# Chipped Chisel Blades



## Rich Aldrich (Apr 26, 2008)

I have a couple of chisels with chips. I read a couple of posts about the scary sharp method of sharpening, but it doesn't appear to be a good way to remove chips. It seems grinding is not a good method due to changing the heat treat in the blade material.

These are good chisels for practice since they are cheap Stanleys. I dropped one on the floor and my wife chipped the other one who knows how - she does no woodworking.

What is the best way to get rid of the chips?


----------



## knotscott (Nov 8, 2007)

You should be able to grind it with a slower speed and/or softer stone. Some sharpening systems use water cooling... the HF version goes on sale cheap, then there's the Tiger, Jet, Tormek and others for quite a bit more money. The Delta Utility grinder uses water cooling....< $50.


----------



## Rich Aldrich (Apr 26, 2008)

Knotscott,

Thanks for the info. Do you use a jig to hold the chisel at the proper angle?


----------



## cabinetman (Jul 5, 2007)

I've always dressed back to flat and straight, then a new bevel applied. There are several jigs available to hold the desired angle while sharpening.


----------



## knotscott (Nov 8, 2007)

da Yooper said:


> Knotscott,
> 
> Thanks for the info. Do you use a jig to hold the chisel at the proper angle?

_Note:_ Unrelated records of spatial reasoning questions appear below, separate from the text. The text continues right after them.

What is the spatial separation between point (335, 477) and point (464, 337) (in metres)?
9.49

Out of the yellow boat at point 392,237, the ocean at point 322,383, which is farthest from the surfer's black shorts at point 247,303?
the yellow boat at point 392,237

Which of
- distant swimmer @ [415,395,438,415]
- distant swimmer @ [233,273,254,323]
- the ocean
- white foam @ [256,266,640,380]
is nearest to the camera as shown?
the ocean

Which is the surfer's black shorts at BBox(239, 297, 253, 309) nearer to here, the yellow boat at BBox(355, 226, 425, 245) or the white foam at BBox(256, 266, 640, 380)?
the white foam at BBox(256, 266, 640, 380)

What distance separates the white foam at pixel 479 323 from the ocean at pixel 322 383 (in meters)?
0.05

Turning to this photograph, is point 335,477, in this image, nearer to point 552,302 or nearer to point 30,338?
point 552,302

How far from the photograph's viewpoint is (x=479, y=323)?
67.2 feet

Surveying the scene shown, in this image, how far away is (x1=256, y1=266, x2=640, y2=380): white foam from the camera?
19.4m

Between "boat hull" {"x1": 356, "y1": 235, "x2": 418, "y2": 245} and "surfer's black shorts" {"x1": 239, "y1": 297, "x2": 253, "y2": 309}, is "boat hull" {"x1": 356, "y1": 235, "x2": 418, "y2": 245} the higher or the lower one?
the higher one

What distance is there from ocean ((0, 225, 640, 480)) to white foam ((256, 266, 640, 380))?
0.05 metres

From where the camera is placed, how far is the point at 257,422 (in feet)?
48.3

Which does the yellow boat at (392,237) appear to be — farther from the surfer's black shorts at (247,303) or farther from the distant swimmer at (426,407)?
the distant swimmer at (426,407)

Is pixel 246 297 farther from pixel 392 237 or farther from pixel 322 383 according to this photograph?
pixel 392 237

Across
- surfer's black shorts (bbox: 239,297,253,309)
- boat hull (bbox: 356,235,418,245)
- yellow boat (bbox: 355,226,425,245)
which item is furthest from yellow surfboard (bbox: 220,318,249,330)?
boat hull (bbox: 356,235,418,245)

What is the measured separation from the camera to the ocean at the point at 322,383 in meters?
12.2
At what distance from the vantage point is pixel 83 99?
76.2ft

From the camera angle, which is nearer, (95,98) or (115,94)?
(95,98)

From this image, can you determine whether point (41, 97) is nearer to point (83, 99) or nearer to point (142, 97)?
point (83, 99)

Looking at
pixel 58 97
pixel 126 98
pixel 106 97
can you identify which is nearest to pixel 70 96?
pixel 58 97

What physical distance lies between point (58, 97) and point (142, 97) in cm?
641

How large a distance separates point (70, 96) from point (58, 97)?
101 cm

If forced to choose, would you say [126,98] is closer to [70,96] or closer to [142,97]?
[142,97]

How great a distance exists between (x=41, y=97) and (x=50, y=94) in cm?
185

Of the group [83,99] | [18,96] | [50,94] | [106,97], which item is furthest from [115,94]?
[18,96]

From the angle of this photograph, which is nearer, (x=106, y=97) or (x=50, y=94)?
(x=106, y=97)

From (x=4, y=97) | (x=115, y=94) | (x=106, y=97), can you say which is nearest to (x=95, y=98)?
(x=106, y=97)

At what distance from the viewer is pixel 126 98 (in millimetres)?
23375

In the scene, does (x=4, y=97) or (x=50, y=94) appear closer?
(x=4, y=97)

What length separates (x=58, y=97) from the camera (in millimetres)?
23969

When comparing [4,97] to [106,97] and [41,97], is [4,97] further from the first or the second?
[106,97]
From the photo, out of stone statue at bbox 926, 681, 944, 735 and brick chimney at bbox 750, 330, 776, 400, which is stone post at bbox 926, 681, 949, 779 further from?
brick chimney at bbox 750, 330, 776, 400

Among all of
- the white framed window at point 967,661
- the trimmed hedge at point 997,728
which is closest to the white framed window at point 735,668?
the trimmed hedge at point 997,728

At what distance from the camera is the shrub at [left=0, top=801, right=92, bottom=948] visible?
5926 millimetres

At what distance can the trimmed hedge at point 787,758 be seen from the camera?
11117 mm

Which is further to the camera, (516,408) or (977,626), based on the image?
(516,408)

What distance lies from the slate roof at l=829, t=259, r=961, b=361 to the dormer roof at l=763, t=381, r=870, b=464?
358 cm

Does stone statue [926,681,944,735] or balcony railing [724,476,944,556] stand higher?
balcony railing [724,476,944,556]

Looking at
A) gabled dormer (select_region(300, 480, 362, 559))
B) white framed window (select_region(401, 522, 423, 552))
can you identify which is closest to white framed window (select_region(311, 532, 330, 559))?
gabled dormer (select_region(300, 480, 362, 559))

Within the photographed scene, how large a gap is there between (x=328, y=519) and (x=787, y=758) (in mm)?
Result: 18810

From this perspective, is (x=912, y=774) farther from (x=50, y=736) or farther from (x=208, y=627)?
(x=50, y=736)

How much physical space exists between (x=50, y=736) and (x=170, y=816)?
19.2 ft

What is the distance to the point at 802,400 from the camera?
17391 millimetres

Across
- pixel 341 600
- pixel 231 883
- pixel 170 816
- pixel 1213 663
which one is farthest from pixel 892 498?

Yeah...my aim isn't that good! :laughing:


----------



## Admiral (Nov 9, 2007)

Any grinder will do to get you to the approximate bevel, but I would caution about flattening the back with a grinder; better to use stones or sandpaper on a flat surface like your tablesaw top or a flat piece of thick glass, or granite cutouts milled flat. You can get a sharpening jig like this:

http://www.leevalley.com/wood/page.aspx?c=2&p=60311&cat=1,43072,43078&ap=1

for not all that much money and it makes the job a lot easier to set and keep the right bevel. As you or someone said, google "scary sharp" and you'll do fine.


----------



## dannyboy221 (Jan 6, 2009)

da Yooper said:


> I have a couple of chisels with chips. I read a couple of posts about the scary sharp method of sharpening, but it doesn't appear to be a good way to remove chips. It seems grinding is not a good method due to changing the heat treat in the blade material.
> 
> These are good chisels for practice since they are cheap Stanleys. I dropped one on the floor and my wife chipped the other one who knows how - she does no woodworking.
> 
> What is the best way to get rid of the chips?


 well i use the scary sharp method and it work's great. the way to get rid of those nasty chips is to.grind them out.first you've gotta get yourself a cup of cold water next when grinding use very light passes i dip it after every pass which isn;t necassary but i do anyway also a aluminum oxide wheel is preffered cause of the binding agents in the wheel are weak causing the grit to break away easier leaving fresh new grit on the grinding surface. i use 100 grit wheel but everything i;ve read recommends a 60 grit wheel whatever your choice is just remember very lights passes and dip it in the water before it heats up and changes colors on you.one more tip for ya keep your wheel dressed meaning make sure its flat also bevel the sides of your wheel that way when you make contact with the tool on the sides it doesn't burn as easily if the sides are beveled
GOOD LUCK


----------



## Patrick (Nov 16, 2008)

The scary sharp method will get the nicks out.Just use a heavy grit(80-100) paper until the nicks are gone.It takes a little work but it can be done.

I use a cheap bench top 5" disc sander with a angle attachment to grind mine.Then I scary sharp them down to 2000 grit paper.

A regular grinder will also work.Just dont press hard and as mentioned above; dip the chisel in water to keep it cool.


----------